_WHAT IS EXPECTED_. Pick out each line of the listing below that contains the word "nearer", and copy those lines.

_INPUT MATERIAL_.
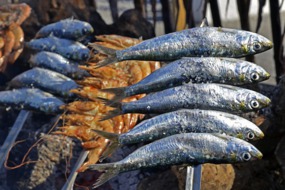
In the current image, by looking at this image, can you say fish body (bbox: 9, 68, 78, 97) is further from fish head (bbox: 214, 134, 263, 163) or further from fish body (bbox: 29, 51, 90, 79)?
fish head (bbox: 214, 134, 263, 163)

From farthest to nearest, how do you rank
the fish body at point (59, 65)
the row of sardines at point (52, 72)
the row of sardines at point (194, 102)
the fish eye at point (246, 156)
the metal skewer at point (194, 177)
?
the fish body at point (59, 65)
the row of sardines at point (52, 72)
the metal skewer at point (194, 177)
the row of sardines at point (194, 102)
the fish eye at point (246, 156)

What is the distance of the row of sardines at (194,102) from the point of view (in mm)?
3367

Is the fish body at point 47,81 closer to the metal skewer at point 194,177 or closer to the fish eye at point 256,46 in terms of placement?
the metal skewer at point 194,177

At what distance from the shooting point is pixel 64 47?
4812 millimetres

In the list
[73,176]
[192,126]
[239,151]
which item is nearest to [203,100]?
[192,126]

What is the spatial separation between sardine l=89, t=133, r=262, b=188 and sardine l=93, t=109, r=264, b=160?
0.31 feet

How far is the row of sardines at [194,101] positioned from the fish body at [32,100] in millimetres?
774

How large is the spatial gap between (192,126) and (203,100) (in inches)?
6.2

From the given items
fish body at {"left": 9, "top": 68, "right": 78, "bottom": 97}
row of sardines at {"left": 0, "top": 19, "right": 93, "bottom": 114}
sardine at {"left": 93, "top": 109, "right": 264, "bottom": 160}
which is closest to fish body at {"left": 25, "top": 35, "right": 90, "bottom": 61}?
row of sardines at {"left": 0, "top": 19, "right": 93, "bottom": 114}

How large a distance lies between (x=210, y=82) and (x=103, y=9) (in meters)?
6.63

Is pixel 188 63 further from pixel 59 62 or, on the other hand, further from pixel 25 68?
pixel 25 68

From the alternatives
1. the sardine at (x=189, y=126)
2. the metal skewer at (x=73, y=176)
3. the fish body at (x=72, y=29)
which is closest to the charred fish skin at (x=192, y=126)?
the sardine at (x=189, y=126)

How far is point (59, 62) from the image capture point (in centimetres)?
473

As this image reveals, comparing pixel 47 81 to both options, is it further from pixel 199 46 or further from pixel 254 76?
pixel 254 76
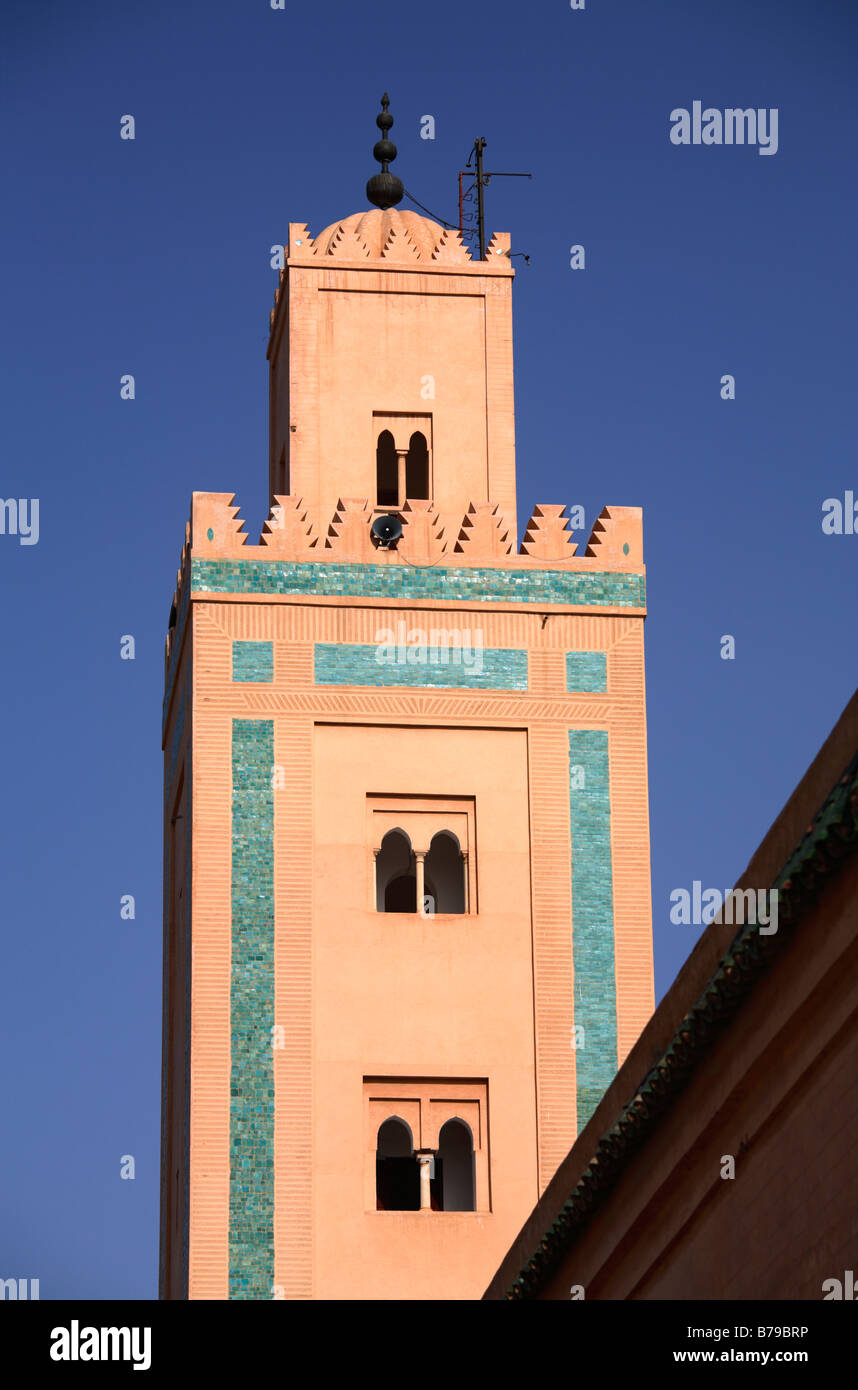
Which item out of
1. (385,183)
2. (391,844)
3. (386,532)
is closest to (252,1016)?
(391,844)

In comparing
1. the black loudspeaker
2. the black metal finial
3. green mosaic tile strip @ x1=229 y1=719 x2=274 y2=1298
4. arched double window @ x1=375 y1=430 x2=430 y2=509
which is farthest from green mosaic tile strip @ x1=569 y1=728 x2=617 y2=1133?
the black metal finial

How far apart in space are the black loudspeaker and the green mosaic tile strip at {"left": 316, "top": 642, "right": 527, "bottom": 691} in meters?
0.84

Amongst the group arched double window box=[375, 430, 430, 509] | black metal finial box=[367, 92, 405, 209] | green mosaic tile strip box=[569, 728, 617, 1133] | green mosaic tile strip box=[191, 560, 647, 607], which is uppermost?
black metal finial box=[367, 92, 405, 209]

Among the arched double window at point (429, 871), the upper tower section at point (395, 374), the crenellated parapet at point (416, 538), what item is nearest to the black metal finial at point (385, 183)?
the upper tower section at point (395, 374)

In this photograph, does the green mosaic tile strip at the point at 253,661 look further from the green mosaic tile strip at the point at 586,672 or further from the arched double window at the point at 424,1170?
the arched double window at the point at 424,1170

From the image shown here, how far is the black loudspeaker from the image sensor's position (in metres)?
21.8

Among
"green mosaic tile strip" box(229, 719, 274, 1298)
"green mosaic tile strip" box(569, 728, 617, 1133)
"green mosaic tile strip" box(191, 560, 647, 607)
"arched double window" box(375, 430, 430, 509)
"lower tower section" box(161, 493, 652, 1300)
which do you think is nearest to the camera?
"green mosaic tile strip" box(229, 719, 274, 1298)

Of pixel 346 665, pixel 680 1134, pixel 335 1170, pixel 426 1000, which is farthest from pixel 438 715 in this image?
pixel 680 1134

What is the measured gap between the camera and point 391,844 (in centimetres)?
2166

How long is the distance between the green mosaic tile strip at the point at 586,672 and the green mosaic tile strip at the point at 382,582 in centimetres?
41

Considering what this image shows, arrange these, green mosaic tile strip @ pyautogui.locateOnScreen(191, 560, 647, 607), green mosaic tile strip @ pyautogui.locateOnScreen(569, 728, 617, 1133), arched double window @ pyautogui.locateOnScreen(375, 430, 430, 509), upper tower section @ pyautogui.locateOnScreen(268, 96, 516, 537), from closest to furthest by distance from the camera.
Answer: green mosaic tile strip @ pyautogui.locateOnScreen(569, 728, 617, 1133) → green mosaic tile strip @ pyautogui.locateOnScreen(191, 560, 647, 607) → upper tower section @ pyautogui.locateOnScreen(268, 96, 516, 537) → arched double window @ pyautogui.locateOnScreen(375, 430, 430, 509)

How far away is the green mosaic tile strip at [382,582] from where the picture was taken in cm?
2166

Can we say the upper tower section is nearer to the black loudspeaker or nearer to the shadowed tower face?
the shadowed tower face
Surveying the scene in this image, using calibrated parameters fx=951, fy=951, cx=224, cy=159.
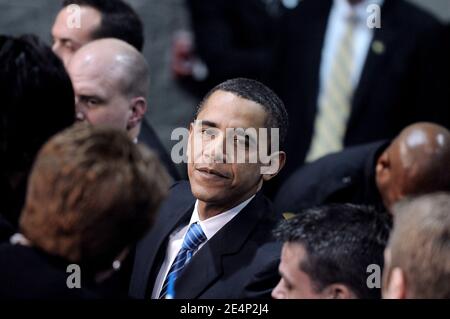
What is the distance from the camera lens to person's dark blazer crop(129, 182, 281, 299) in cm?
208

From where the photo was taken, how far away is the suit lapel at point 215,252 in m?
2.10

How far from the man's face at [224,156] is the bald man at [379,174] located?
31.8 inches

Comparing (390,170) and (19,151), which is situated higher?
(19,151)

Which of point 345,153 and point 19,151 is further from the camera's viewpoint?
point 345,153

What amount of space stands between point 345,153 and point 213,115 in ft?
3.66

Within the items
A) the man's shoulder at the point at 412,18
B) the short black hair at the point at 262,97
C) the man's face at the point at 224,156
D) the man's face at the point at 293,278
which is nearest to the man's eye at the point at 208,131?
the man's face at the point at 224,156

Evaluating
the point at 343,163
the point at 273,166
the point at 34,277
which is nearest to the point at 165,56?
the point at 343,163

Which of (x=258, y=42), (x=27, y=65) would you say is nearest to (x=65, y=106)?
(x=27, y=65)

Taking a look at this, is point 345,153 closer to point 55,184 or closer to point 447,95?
point 447,95

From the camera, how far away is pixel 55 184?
1606 millimetres

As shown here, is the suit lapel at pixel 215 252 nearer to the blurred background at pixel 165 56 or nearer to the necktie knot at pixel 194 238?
the necktie knot at pixel 194 238

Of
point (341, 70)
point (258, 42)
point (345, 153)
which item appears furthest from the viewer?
point (258, 42)

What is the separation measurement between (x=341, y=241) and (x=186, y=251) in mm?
415
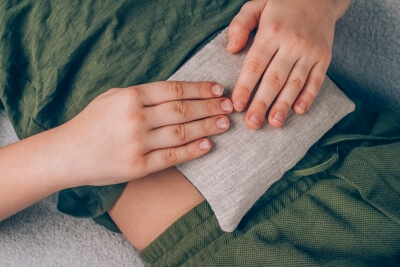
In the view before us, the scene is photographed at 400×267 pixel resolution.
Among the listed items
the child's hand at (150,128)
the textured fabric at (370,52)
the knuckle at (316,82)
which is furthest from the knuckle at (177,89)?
the textured fabric at (370,52)

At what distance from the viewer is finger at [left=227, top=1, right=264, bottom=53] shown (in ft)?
2.10

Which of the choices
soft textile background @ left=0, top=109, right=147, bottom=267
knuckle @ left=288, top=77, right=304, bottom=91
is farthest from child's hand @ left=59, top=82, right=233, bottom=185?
soft textile background @ left=0, top=109, right=147, bottom=267

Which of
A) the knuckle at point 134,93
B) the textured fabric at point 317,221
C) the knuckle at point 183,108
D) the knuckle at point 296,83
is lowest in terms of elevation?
the textured fabric at point 317,221

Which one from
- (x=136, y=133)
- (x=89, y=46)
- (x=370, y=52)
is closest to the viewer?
(x=136, y=133)

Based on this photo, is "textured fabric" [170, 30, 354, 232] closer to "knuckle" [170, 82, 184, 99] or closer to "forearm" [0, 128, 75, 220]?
"knuckle" [170, 82, 184, 99]

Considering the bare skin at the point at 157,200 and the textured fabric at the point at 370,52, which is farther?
the textured fabric at the point at 370,52

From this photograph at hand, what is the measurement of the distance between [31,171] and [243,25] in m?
0.39

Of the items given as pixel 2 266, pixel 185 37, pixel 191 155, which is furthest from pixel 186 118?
pixel 2 266

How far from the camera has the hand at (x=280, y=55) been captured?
Result: 23.9 inches

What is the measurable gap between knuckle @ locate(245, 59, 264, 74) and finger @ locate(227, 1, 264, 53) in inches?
1.6

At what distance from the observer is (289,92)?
63cm

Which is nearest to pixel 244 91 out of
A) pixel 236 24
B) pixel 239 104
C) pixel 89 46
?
pixel 239 104

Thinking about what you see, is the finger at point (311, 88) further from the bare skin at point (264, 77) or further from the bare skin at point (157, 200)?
the bare skin at point (157, 200)

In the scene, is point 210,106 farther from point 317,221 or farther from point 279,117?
point 317,221
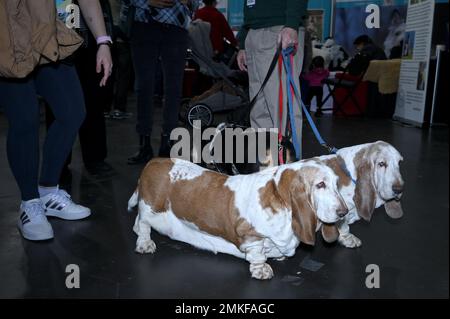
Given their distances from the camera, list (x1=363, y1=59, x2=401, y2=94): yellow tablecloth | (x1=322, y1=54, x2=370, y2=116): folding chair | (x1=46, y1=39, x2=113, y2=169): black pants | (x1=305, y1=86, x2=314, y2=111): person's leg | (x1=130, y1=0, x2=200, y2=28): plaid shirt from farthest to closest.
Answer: (x1=305, y1=86, x2=314, y2=111): person's leg → (x1=322, y1=54, x2=370, y2=116): folding chair → (x1=363, y1=59, x2=401, y2=94): yellow tablecloth → (x1=130, y1=0, x2=200, y2=28): plaid shirt → (x1=46, y1=39, x2=113, y2=169): black pants

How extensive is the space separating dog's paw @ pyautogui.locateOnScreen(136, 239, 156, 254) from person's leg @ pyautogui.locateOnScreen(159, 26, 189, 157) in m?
1.83

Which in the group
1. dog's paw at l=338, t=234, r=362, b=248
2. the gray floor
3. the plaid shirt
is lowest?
the gray floor

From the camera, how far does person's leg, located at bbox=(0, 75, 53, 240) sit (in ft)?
7.02

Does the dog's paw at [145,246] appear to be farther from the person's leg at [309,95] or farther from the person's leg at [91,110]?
the person's leg at [309,95]

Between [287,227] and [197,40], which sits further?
[197,40]

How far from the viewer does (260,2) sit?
284cm

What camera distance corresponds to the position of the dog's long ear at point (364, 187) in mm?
2025

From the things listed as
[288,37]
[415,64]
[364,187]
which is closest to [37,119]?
[288,37]

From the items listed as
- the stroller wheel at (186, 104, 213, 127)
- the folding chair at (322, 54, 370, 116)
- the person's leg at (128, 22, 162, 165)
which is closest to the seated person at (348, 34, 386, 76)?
the folding chair at (322, 54, 370, 116)

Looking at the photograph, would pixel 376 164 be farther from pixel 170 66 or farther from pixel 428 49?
pixel 428 49

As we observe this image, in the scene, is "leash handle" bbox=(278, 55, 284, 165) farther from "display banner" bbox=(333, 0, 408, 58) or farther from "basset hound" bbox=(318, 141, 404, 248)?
"display banner" bbox=(333, 0, 408, 58)
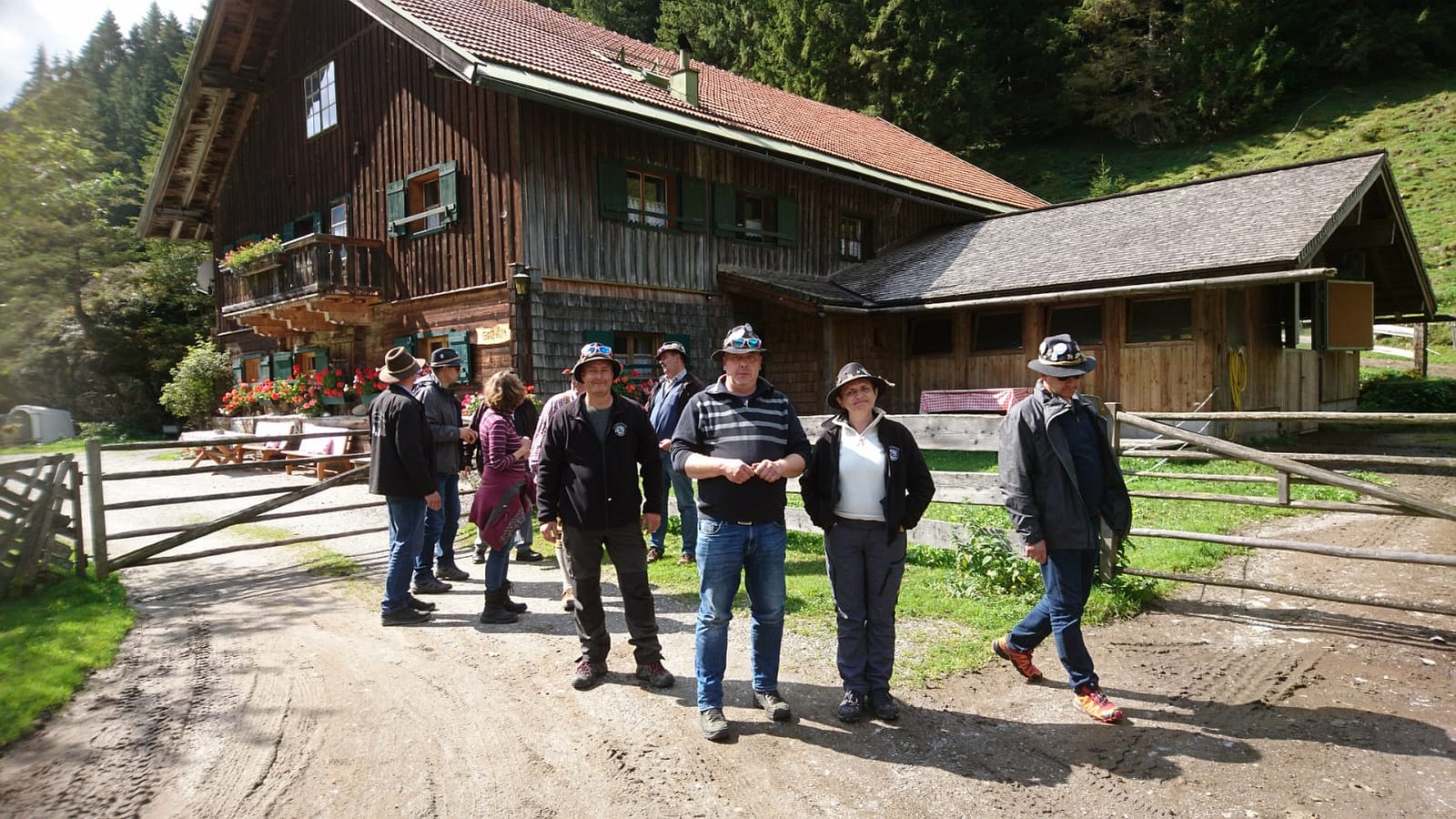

_EXERCISE RESULT_.
Can we say the upper tower section is nearer to the black loudspeaker or nearer to the shadowed tower face?
As shown here, is the suit lapel at pixel 215 252 nearer to the blurred background at pixel 165 56 or nearer to the necktie knot at pixel 194 238?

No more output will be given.